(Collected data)
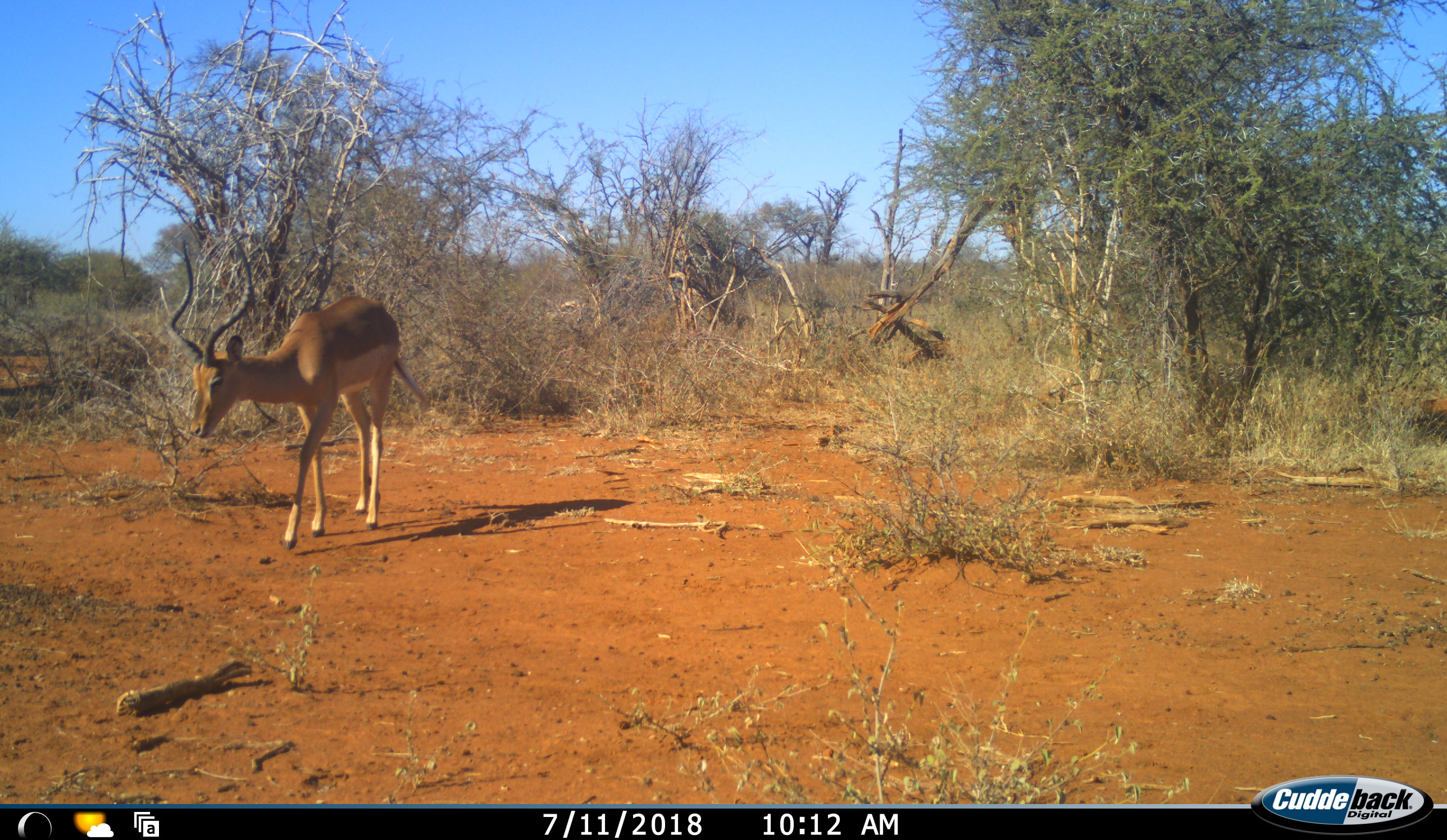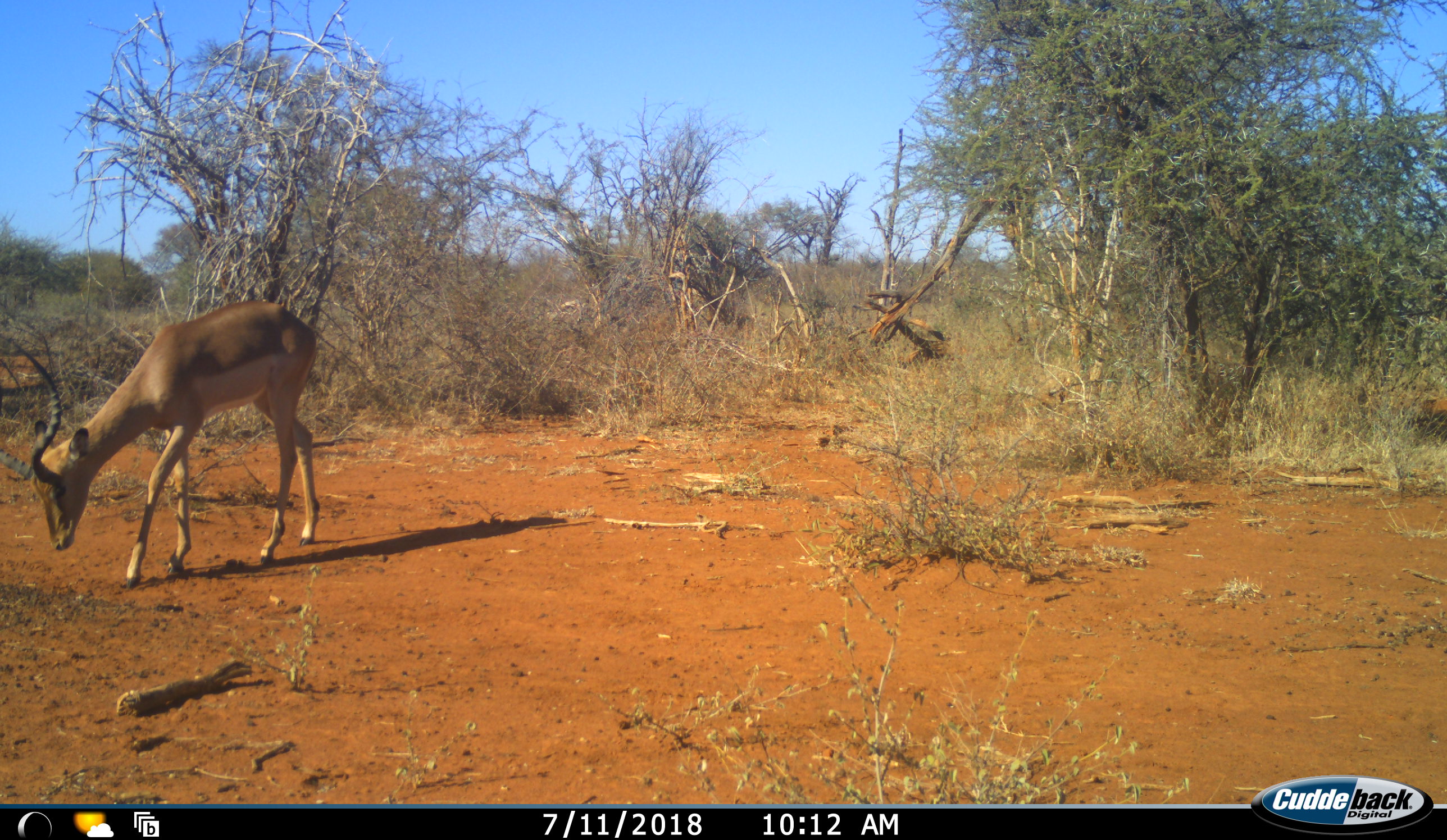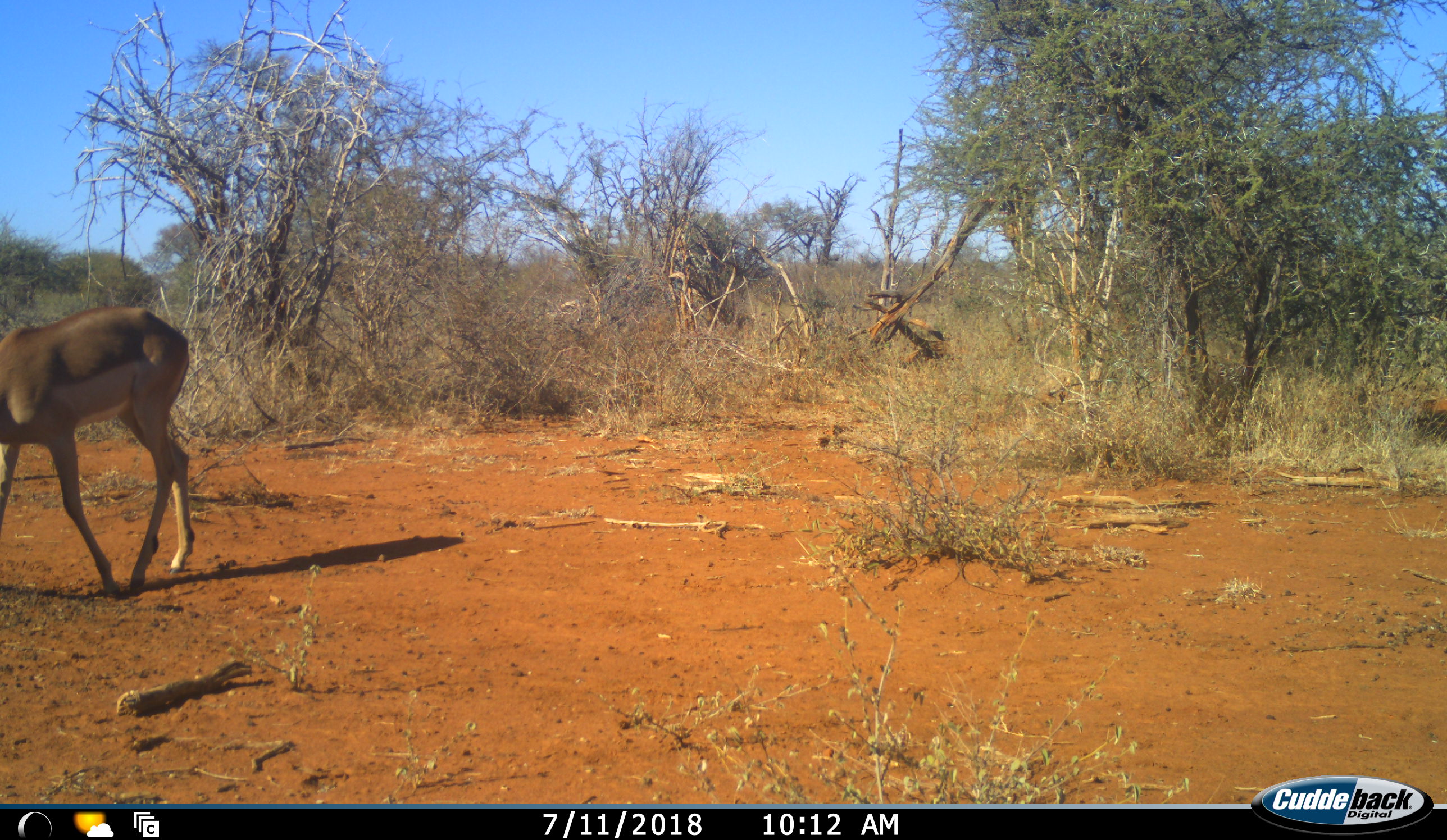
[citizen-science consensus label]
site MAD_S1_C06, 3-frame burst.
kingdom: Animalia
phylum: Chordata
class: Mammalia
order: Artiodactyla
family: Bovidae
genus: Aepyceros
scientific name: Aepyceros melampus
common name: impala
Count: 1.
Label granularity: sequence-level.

---

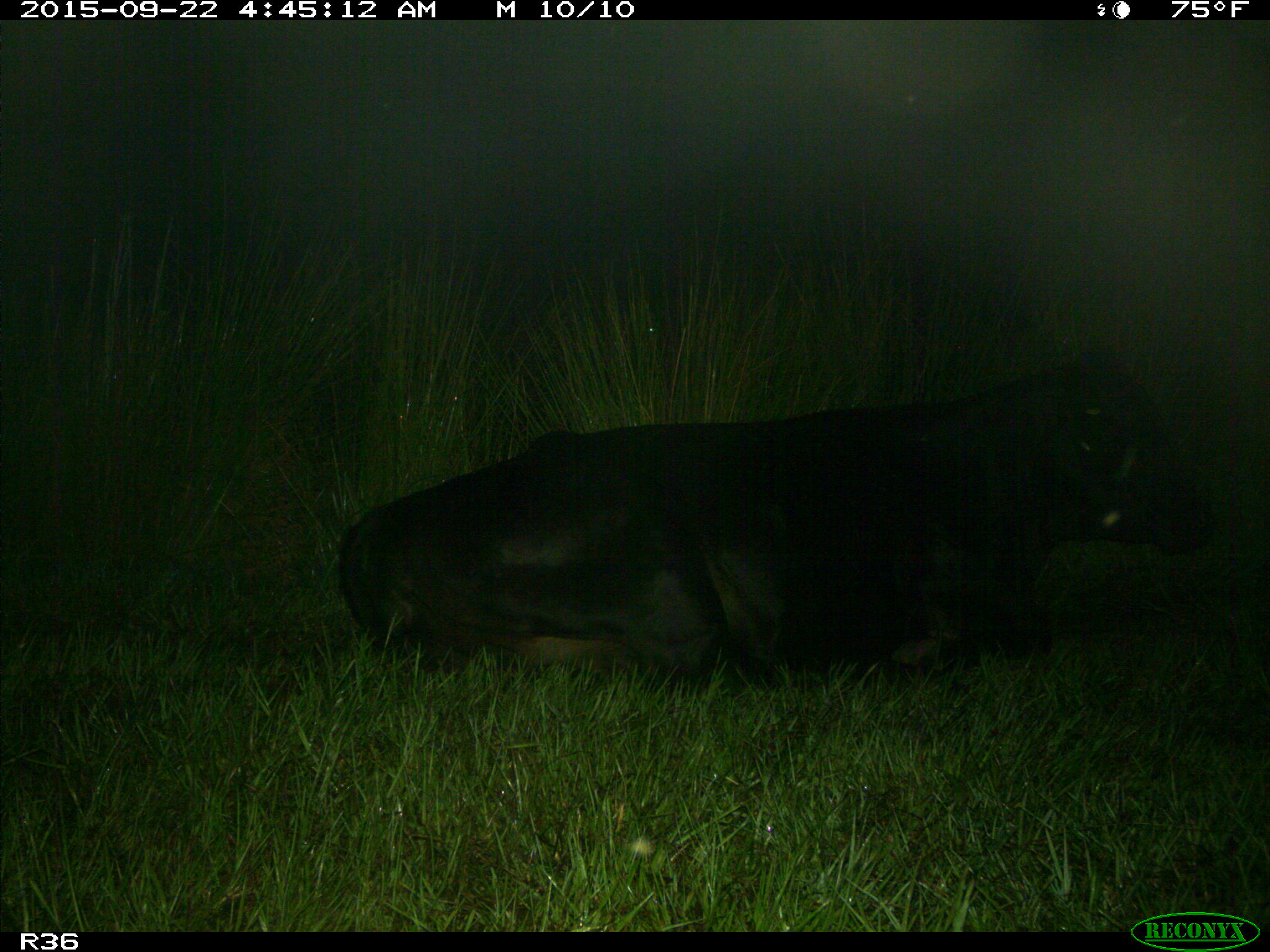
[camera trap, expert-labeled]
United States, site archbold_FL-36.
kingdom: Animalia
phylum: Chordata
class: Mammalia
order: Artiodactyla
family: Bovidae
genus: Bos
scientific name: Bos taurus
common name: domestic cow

■ Work to complete
Give back, exactly as written, the stretch from the line with "[citizen-science consensus label]" through the line with "Label granularity: sequence-level.", and no other lines from the records above.

■ Exercise answer
[citizen-science consensus label]
site MAD_S1_C06, 3-frame burst.
kingdom: Animalia
phylum: Chordata
class: Mammalia
order: Artiodactyla
family: Bovidae
genus: Aepyceros
scientific name: Aepyceros melampus
common name: impala
Count: 1.
Label granularity: sequence-level.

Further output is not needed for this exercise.